Reading passage
Tano (田野町, Tano-chō) is a town located in Aki District, Kōchi Prefecture, Japan. As of 31 July 2022, the town had an estimated population of 2,530 in 1309 households and a population density of 391 persons per km^{2}. The total area of the town is 6.53 sqkm. Over 1000 of the residents are over the age of 65. Tano is the smallest town by area on the island of Shikoku, and it is second in population density in Kōchi Prefecture, following Kōchi City.

== Geography ==
Tano is located in southeastern Kōchi Prefecture on the island of Shikoku, with a coastline the Pacific Ocean to the south.

=== Neighbouring municipalities ===
Kōchi Prefecture
- Kitagawa
- Nahari
- Yasuda

===Climate===
Tano has a humid subtropical climate (Köppen Cfa) characterized by warm summers and cool winters with light snowfall.

==Demographics==
Per Japanese census data, the population of Tano has decreased steadily since the 1960s, and is now less than it was a century ago.

== History ==
As with all of Kōchi Prefecture, the area of Tano was part of ancient Tosa Province. The name of Aki District appears in Nara period . During the Heian period, Takada Hokkyo, a noble of the imperial court established a shōen landed estate at Tano. During the Edo period, the area was part of the holdings of Tosa Domain ruled by the Yamauchi clan from their seat at Kōchi Castle. The area was part of a maritime transportation hub, especially for the shipment of lumber, which was a major revenue source for Tosa Domain. During the Bakumatsu period, 23 samurai were executed on September 5, 1864, on the bank of the Nahari River for petitioning for the release of Takechi Hanpeita.The village of Tano was established with the creation of the modern municipalities system on October 1, 1889. It was raised to town status on May 1, 1920.

Work instructions
**a.** Answer these questions using the article on Tano:
(i) What was the town's estimated population as of 31 July 2022?
(ii) What type of climate does Tano have?
(iii) On what date was Tano raised to town status?
**b.** List the neighboring municipalities named in the article on Tano.
**c.** Write the next part of the article on Tano, picking up right after its final sentence.

Stored dataset rows

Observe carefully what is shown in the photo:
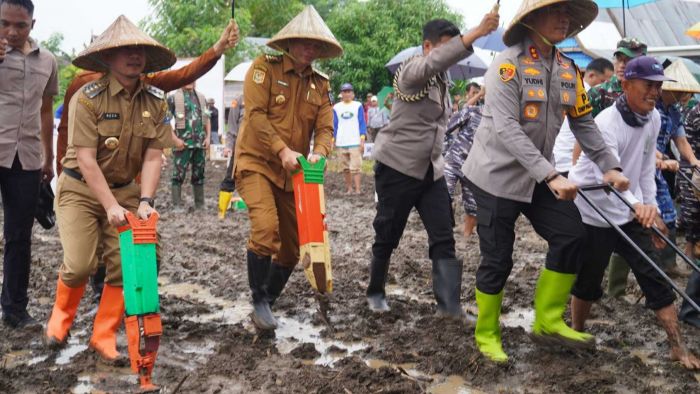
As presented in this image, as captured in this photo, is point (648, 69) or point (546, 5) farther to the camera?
point (648, 69)

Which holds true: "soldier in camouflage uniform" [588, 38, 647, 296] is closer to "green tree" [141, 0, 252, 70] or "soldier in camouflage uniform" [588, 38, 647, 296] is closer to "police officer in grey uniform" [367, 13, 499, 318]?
"police officer in grey uniform" [367, 13, 499, 318]

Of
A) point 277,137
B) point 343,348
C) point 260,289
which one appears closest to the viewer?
point 343,348

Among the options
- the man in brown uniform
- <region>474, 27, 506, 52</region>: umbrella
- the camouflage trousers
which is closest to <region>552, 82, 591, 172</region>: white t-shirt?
the man in brown uniform

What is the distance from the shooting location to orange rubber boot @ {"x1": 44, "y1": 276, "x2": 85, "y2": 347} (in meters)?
4.86

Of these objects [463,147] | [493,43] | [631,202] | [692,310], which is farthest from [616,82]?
[493,43]

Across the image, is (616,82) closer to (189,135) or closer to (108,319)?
(108,319)

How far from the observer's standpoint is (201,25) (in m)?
35.5

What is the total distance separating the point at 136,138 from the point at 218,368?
1.43 m

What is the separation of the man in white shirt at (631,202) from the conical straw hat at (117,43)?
2.76m

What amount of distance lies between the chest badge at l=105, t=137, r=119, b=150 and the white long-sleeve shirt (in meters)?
2.83

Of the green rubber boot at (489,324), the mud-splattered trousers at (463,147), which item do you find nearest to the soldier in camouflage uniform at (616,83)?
the mud-splattered trousers at (463,147)

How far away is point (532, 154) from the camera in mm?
4359

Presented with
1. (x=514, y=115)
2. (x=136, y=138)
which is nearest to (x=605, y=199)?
(x=514, y=115)

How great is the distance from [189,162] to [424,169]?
6968 millimetres
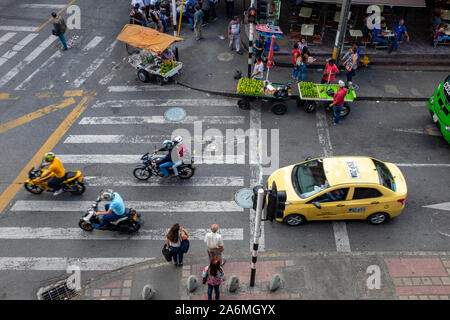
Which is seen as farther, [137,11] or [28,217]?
[137,11]

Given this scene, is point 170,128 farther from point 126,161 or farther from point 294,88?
point 294,88

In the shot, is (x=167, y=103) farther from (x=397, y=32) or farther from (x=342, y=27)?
(x=397, y=32)

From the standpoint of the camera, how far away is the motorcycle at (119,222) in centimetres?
1033

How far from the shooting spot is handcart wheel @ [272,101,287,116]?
1466 cm

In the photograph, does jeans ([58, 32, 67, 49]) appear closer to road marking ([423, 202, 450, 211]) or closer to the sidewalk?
the sidewalk

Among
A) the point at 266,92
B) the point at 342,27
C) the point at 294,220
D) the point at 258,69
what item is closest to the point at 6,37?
the point at 258,69

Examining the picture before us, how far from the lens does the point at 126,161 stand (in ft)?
42.5

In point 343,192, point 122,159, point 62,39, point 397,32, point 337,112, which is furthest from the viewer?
point 62,39

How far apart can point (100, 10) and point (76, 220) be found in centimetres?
1624

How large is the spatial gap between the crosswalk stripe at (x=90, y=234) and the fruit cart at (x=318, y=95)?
6.48m

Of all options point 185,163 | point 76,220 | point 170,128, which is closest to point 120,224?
point 76,220

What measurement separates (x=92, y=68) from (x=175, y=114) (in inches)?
223

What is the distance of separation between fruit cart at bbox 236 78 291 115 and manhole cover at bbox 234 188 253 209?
4.35 metres

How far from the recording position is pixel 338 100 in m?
13.6
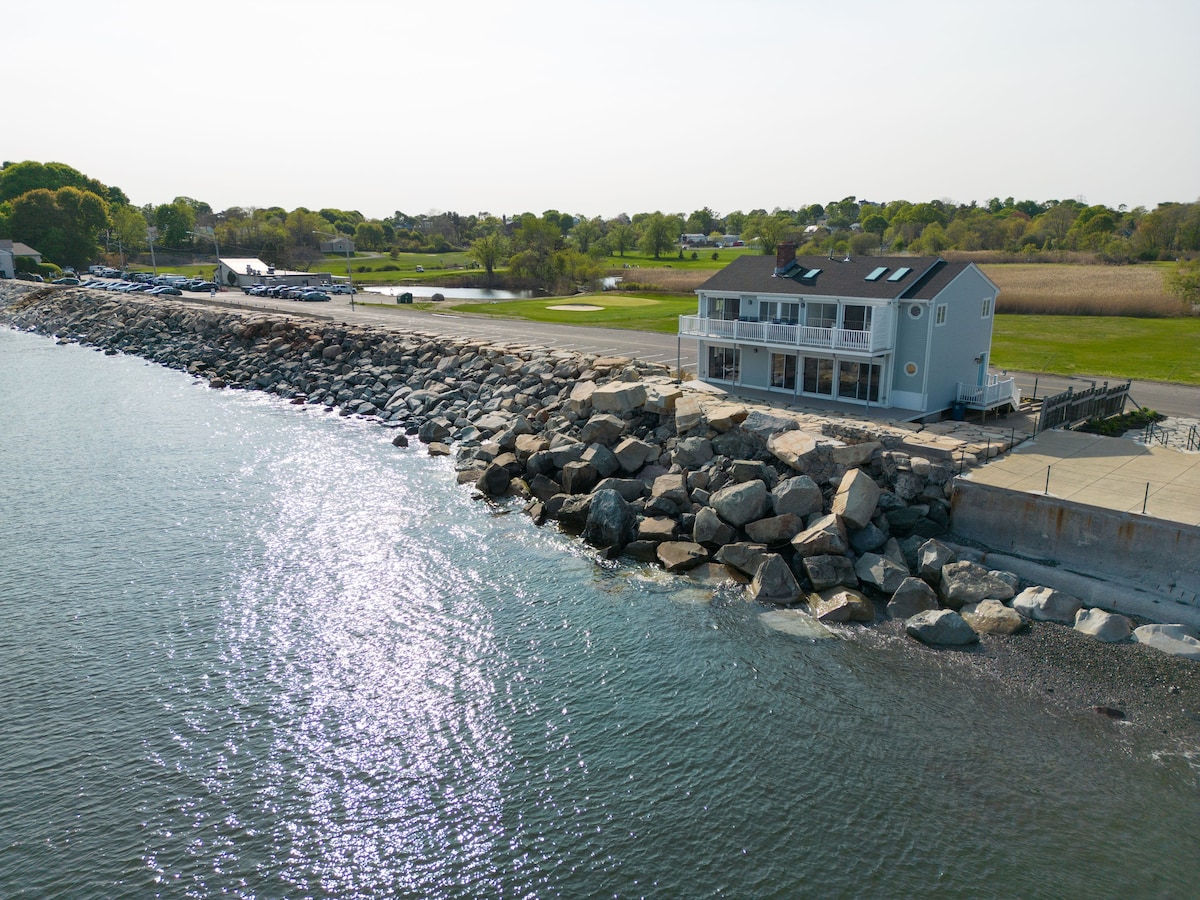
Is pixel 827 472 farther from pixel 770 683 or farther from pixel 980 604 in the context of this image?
pixel 770 683

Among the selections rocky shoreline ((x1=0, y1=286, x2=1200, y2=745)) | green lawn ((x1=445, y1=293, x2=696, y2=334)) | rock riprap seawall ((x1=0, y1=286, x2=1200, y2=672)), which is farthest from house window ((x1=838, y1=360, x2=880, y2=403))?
green lawn ((x1=445, y1=293, x2=696, y2=334))

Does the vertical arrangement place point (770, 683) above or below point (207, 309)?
below

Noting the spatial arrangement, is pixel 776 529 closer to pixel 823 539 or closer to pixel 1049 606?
pixel 823 539

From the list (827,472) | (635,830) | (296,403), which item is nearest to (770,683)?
(635,830)

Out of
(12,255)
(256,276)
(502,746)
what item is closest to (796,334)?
(502,746)

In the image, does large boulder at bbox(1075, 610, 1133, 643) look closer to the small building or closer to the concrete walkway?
the concrete walkway

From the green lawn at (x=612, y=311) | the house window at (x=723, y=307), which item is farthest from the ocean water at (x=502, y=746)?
the green lawn at (x=612, y=311)
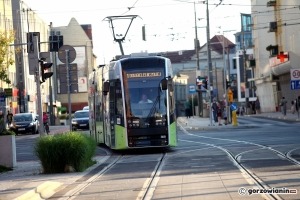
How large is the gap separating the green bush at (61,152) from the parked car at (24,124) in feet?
128

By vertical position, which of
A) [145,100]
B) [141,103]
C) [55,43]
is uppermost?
[55,43]

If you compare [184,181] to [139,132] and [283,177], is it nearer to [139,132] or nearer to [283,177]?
[283,177]

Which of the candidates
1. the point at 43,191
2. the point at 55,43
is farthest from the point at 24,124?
the point at 43,191

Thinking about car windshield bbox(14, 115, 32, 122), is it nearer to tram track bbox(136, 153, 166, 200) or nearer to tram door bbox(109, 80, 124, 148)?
tram door bbox(109, 80, 124, 148)

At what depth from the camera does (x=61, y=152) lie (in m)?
22.6

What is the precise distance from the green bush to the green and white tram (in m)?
6.31

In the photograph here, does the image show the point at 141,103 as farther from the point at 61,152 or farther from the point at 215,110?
the point at 215,110

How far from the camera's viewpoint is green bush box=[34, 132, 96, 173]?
2255 centimetres

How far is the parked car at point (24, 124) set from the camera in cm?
6172

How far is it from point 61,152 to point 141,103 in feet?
24.1

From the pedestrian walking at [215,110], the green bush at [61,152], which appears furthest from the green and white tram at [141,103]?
the pedestrian walking at [215,110]

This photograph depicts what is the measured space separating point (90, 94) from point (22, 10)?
47.0 m

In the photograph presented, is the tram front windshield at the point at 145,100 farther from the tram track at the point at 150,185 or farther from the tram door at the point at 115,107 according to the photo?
the tram track at the point at 150,185

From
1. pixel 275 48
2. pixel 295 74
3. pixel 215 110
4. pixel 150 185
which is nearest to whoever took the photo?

Task-by-task results
**a.**
(i) 2,530
(ii) A humid subtropical climate (Köppen Cfa)
(iii) May 1, 1920

**b.** Kitagawa, Nahari, Yasuda

**c.**
==Government==
Tano has a mayor-council form of government with a directly elected mayor and a unicameral town council of eight members. Tano, together with the other municipalities of Aki District, contributes one member to the Kōchi Prefectural Assembly. In terms of national politics, the town is part of Kōchi 1st district of the lower house of the Diet of Japan.

==Economy==
Tano's economy is centered on commercial fishing, agriculture, and small-scale food processing.

==Education==
Tano has one public elementary school and one public middle school operated by the town government and one public high school operated by the Kōchi Prefectural Board of Education.

==Transportation==
===Railway===
Tosa Kuroshio Railway - Asa Line

==Local attractions==
- Former Residence of Osachi Hamaguchi
Former residence of the 17th Prime Minister of Japan.
- Grave of the Twenty-Three Samurai
The gravesite of the Twenty-Three samurai two supported Takechi Hanpeita and the Tosa Kinnō-tō (Tosa Imperial Loyalist Party)
- Hachiman Shrine and Overpass Road
A Hachiman shrine that was established during the 7th year of the Kan'ei era (1631), and utilizes an overpass bridge that was part of the Yanase railroad as the shrines entranceway.
- Oka Palace Residence
The former residence of the Oka family, the wealthiest of a group of merchants in Tano that specialized in trade and transport throughout the Chugei region.
- Tano Cho Total Sun Dried Salt Making Experience Facility
A salt making facility that uses only solar and wind power to create salt, including salt that is infused with various ingredients to make specialty flavors.
- Tateoka No. 2 Plank Road
Remains of a plank road that was used to transport lumber via the Yanase railroad, which is part of a series of railroad remains throughout the Chugei region.